AG(京都市下京区、岩谷瑛司社長)は、料理動画を見ながら地域の食材や工芸品などを購入できるサービス「choice(チョイス)=イメージ」の提供を9月に始める。

 動画に商品情報などを埋め込むシステム「ViC(ヴィック)」を使う。12月までに200社と提携し、月に1000本の動画配信を目指す。

 ヴィックは動画の中の気になる食材や食器などをクリックすると、値段や商品情報が現れ購入サイトに移行できる。京都の農家や伝統工芸品を手がける企業が販売する商品を取り扱う。

 個人の好みに合わせ、「あっさりヘルシー」や「こってりジューシー」といったレシピを動画の中で選定できる。

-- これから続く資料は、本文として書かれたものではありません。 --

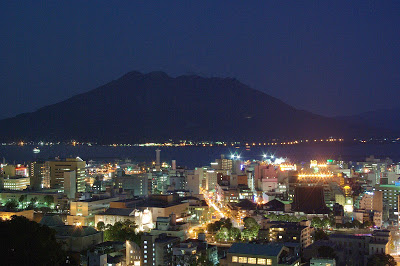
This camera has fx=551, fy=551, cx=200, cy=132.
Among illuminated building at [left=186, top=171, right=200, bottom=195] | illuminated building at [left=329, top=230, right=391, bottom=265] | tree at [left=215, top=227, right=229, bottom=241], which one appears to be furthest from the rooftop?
illuminated building at [left=186, top=171, right=200, bottom=195]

 AGはこれまで、服飾事業者の通信販売サイトなどでViCを試験運用してきた。今回、動画配信数と利用者数の伸びが、ほぼ比例関係にあるという料理動画に注目した。

 レシピ動画にViCを適用したサービスを開発し、今後の事業拡大に弾みをつける。岩谷瑛司社長は、「動画を見ながら購入するという新しい体験をアピールしていくと同時に、地元産業の発信にもつなげたい」と意欲を見せる。
日刊工業新聞7月28日

“読モ”がアピール
 C Channel(シーチャンネル、東京都港区、森川亮社長)は、メーカーと組み動画を使ったネット通販に本格的に乗り出す。サマンサタバサジャパンリミテッドのバッグを、シーチャンネルの動画メディアで発売した。森川亮社長は「商品がほしくなる動画コンテンツを作る」としている。

 シーチャンネルは「クリッパー」と名付けた読者モデルらが出演する、1分程度の動画広告を作成している。美容や旅など、女性の関心が高い話題と組み合わせてサービスや商材を印象づける手法で、月間再生数を6億2000万以上にのばしている。

 「デート」「女子会」といったテーマで、サマンサタバサのバッグを活用するユーザーの動画投稿も募る予定だ。
日刊工業新聞2017年7月20日

【ファシリテーターのコメント】
動画を使った通販というと「テレビ通販」のイメージが強いですが、スマホを使ったサービスは「自分の好きな時間に」「SNSを使って双方向で」利用できる点を、使える時間が限られている人に訴求しています。